Molecular Basis of Inheritance Notes
Molecular Basis of Inheritance
Molecular Inheritance (1)
- DNA was experimentally identified as the genetic material.
- Griffith's experiment with Streptococcus pneumoniae demonstrated transformation.
- Lethal bacteria could kill mice.
- Non-lethal bacteria became lethal when mixed with the remains of killed lethal bacteria, indicating a transfer of genetic material.
- This process was termed 'transformation'.
Molecular Inheritance (2)
- Studies using bacteriophages (viruses that infect bacteria) further supported DNA as the genetic material.
- Hershey & Chase used radioactive protein and radioactive DNA to track viral components during infection.
- They found that the virus's DNA, not the protein, infected the bacteria.
Molecular Inheritance (3)
- Chargaff analyzed DNA composition from various organisms.
- DNA comprises four nucleotides: adenine (A), thymine (T), guanine (G), and cytosine (C).
- The percentages of these nucleotides varied among different organisms.
- Chargaff's rule: In any organism, the percentage of adenine equals the percentage of thymine, and the percentage of guanine equals the percentage of cytosine.
Molecular Inheritance (4)
- DNA is a nucleotide polymer consisting of:
- A nitrogenous base (A, T, G, or C).
- A pentose sugar called deoxyribose.
- A phosphate group.
- Watson & Crick determined the structure of DNA using data from other scientists.

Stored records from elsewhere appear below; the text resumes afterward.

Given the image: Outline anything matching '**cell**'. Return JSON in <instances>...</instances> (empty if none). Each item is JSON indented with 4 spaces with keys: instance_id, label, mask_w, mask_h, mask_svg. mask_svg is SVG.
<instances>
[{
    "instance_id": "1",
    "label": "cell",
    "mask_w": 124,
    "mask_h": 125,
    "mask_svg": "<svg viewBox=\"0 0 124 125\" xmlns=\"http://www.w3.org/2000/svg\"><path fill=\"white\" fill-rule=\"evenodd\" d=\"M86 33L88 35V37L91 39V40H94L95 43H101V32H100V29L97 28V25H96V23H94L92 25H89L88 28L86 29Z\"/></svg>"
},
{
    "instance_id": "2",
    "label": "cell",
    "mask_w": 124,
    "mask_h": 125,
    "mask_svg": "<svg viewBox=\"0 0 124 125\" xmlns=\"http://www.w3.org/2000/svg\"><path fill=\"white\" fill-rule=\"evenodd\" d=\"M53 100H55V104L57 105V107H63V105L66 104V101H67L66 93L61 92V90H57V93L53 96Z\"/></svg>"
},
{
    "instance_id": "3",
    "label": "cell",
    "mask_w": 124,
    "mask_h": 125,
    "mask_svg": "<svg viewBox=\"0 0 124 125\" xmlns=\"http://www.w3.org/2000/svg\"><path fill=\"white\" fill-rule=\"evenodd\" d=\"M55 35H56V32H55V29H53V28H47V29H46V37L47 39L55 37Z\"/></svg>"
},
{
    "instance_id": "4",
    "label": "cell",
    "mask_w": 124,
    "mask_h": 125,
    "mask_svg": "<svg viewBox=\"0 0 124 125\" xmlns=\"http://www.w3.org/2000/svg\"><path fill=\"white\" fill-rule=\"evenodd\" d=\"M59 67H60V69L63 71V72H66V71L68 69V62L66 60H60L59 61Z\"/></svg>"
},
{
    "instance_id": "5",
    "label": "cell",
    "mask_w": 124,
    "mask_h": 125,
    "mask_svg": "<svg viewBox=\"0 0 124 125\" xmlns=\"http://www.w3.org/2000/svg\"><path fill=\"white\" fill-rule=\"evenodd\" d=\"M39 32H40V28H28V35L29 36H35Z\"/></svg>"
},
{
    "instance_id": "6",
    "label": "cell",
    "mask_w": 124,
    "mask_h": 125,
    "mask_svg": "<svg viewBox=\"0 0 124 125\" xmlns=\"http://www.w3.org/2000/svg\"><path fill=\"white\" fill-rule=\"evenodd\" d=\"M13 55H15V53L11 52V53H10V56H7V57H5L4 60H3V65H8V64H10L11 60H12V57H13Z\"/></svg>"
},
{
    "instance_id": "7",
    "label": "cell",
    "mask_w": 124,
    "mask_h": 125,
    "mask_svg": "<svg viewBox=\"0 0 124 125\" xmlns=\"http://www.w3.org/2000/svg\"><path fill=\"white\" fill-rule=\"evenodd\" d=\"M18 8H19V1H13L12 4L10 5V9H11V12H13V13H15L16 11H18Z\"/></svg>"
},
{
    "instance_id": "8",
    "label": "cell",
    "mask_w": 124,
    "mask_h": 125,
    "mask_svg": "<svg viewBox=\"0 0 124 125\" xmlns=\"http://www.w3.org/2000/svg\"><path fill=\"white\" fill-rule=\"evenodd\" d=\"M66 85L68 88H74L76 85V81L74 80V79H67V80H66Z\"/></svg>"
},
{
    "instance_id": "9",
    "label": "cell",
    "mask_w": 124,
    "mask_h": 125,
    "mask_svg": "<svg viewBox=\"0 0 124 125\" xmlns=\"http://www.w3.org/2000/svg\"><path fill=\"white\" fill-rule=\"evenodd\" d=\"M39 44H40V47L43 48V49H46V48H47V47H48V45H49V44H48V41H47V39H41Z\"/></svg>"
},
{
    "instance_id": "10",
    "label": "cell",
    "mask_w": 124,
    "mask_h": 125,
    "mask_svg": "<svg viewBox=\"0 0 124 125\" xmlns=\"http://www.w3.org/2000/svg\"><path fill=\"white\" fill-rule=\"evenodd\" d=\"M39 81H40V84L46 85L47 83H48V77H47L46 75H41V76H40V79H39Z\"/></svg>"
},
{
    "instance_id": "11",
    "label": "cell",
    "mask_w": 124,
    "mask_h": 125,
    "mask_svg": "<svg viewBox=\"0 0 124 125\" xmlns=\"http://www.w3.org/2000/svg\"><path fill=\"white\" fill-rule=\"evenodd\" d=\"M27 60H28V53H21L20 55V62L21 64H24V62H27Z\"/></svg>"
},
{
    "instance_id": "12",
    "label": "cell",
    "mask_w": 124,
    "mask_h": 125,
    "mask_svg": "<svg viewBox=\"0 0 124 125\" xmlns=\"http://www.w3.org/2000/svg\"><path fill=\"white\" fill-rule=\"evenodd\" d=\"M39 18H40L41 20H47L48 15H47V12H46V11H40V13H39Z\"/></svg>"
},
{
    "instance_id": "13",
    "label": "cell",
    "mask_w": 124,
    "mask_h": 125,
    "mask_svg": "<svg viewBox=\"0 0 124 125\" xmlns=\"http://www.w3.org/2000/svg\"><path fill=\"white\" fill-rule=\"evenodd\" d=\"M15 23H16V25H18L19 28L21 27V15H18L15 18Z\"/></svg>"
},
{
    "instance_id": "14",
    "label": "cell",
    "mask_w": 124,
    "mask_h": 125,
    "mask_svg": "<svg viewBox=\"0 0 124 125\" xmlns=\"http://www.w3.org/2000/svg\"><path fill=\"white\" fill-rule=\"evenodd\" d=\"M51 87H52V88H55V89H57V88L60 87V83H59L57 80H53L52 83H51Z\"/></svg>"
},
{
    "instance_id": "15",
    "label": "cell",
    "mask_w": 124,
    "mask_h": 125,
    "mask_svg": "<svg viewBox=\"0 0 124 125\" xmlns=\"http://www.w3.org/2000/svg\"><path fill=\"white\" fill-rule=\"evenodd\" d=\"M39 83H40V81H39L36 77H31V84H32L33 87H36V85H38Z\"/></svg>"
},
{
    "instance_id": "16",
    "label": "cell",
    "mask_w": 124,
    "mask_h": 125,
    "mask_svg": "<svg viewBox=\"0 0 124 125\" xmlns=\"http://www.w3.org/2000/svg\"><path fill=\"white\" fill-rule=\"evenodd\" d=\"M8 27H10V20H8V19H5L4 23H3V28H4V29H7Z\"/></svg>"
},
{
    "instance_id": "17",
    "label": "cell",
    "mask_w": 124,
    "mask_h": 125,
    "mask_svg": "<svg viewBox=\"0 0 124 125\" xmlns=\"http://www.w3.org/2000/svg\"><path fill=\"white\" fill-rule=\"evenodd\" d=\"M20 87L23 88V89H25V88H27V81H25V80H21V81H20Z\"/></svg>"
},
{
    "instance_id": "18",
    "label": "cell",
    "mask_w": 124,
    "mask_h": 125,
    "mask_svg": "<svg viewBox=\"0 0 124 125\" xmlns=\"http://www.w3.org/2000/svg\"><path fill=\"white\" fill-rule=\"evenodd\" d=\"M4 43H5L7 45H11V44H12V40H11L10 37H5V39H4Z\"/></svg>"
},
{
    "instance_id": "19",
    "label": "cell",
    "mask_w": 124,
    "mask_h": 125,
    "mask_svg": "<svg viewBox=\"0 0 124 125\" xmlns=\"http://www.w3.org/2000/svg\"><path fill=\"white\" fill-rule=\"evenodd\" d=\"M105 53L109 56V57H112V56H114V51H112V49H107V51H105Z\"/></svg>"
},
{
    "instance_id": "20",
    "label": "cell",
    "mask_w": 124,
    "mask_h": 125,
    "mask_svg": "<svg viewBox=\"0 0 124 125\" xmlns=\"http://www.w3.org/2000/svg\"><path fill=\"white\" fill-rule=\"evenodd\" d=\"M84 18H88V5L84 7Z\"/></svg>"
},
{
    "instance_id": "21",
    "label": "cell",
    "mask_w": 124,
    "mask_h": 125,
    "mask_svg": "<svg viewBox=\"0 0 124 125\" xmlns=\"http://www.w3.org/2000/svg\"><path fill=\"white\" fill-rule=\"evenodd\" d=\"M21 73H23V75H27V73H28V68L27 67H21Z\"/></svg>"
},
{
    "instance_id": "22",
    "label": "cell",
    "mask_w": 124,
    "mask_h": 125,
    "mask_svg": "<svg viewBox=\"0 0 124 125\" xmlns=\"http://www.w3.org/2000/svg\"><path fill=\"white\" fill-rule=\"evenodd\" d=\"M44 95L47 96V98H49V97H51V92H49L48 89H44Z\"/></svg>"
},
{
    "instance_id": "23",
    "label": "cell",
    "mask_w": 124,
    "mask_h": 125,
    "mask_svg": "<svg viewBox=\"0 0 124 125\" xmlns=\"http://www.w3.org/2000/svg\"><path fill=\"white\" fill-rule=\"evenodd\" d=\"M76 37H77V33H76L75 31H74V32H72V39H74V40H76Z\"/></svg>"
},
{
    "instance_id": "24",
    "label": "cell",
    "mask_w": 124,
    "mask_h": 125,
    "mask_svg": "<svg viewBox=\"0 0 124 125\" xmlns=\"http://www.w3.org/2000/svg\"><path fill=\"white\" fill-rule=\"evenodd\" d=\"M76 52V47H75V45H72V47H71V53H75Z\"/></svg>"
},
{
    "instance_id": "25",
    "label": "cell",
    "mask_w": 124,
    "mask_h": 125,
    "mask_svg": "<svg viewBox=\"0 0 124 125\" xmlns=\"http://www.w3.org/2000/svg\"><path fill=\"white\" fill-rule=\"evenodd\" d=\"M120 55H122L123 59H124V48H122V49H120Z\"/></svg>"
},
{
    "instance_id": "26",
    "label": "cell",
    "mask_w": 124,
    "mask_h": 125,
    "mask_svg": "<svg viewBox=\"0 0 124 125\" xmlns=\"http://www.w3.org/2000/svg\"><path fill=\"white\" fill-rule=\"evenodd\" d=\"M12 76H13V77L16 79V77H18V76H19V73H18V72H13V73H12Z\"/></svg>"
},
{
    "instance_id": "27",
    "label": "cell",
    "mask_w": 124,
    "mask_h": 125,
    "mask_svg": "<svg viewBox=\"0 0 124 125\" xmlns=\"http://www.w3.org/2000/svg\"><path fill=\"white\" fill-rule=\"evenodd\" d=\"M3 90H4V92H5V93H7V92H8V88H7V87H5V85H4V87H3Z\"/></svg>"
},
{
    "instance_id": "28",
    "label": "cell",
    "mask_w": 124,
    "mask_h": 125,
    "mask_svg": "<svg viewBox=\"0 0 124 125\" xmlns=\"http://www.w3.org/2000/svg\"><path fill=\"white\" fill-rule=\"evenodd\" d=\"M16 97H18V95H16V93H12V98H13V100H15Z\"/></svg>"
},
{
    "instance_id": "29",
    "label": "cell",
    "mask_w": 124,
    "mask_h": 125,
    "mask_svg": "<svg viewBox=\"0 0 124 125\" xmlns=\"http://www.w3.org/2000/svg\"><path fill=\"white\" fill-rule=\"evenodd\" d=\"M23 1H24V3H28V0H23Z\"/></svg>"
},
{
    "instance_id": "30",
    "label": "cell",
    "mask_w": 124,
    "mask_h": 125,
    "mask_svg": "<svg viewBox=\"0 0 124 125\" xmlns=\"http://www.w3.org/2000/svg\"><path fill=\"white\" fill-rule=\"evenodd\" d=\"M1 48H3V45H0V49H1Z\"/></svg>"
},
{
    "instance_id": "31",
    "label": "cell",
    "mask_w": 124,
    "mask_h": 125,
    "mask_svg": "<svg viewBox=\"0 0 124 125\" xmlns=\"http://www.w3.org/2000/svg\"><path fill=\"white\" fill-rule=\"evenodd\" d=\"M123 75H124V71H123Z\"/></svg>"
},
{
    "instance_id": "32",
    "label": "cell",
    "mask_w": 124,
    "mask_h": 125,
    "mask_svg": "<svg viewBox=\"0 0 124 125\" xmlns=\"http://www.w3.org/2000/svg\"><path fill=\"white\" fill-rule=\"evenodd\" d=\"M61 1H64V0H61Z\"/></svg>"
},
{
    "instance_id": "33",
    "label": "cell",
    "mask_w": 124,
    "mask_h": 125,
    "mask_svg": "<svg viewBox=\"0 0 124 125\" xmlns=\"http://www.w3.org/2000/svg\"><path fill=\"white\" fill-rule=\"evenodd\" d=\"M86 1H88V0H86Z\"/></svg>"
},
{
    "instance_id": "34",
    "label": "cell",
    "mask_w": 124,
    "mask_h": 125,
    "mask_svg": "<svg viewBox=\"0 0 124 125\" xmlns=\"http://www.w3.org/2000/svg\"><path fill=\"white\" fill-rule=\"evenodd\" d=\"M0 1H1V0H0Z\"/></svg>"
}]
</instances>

- Wilkins & Rosalind Franklin used X-ray crystallography to analyze DNA.
- Chargaff's rule (A=T and G=C) was crucial.
- Rosalind Franklin's X-ray crystallography revealed DNA's double helix structure and that nitrogenous bases point inward.
Molecular Inheritance (5)
- The Watson & Crick DNA model is antiparallel: DNA strands are oriented in opposite directions.
- DNA structure suggests a replication mechanism where each strand serves as a template (semiconservative replication).
- Strands are held together by hydrogen bonds:
- A and T bases form 2 hydrogen bonds.
- G and C bases form 3 hydrogen bonds.
Molecular Inheritance (6)
- Replication starts at the origin of replication.
- Proteins attach to DNA and separate the two strands, forming a replication bubble.
- Replication forks are located at each end of the replication bubble where parental DNA is unwound.
- Helicases unwind and separate the DNA at the replication fork.
- Single-strand binding proteins keep the separated DNA strands from re-annealing.
- Topoisomerase relieves torsional strain caused by unwinding by breaking, swiveling, and rejoining DNA strands.
Molecular Inheritance (7)
- Unwound DNA strands are ready for copying.
- DNA polymerase can only add nucleotides to an existing strand that is base-paired with another strand.
- Primase synthesizes a short RNA primer that base pairs with the single DNA strand, which DNA polymerase can then extend.
Molecular Inheritance (8)
- DNA polymerase III adds nucleotides in the 5' to 3' direction easily, creating the leading strand.
- On the lagging strand, DNA polymerase III synthesizes DNA in small segments called Okazaki fragments because it can only add nucleotides in the 5' to 3' direction.
- Each Okazaki fragment requires an RNA primer.
- DNA ligase is needed to link all fragments together from both the leading and lagging strands.
- DNA polymerase I replaces the RNA primer with DNA on the lagging strand.
Molecular Inheritance (9)
- Summary of proteins needed for DNA replication.
- DNA polymerase III is used for elongation.
- DNA polymerase I replaces the RNA primer with DNA.
Molecular Inheritance (10)
- DNA polymerases have proofreading functions to reduce errors.
- Mismatched base pairs can occur, but repair enzymes can fix these.
- DNA repair is crucial; humans have at least 170 different DNA repair enzymes.
- Nucleotide excision repair involves:
- Nuclease.
- DNA polymerase.
- DNA ligase.
Molecular Inheritance (11)
- Eukaryotic DNA is linear and has ends.
- Telomeres are simple repeat nucleotide sequences (TTAGGG) at the ends of DNA, which shorten after each replication round.
- Specific proteins bind to telomere sequences and help prevent shortening.
- Telomerase is an enzyme that lengthens telomeres in some cells.
Molecular Inheritance (12)
- In the cell, DNA is combined with a large amount of protein, forming chromatin.
- Chromatin can exist as a 10 nm fiber, but much of it is packaged into a 30 nm fiber.
- In interphase, chromatin is either:
- Euchromatin: more open and relaxed.
- Heterochromatin: more condensed and coiled.
- Chromatin is first packaged with histones (small basic proteins) into nucleosomes (beads on a string).
- Chromatin is compacted into 10 nm fibers, then 30 nm fibers.
- 30 nm fibers condense into 300 nm fibers, which further condense into chromosomes during mitosis.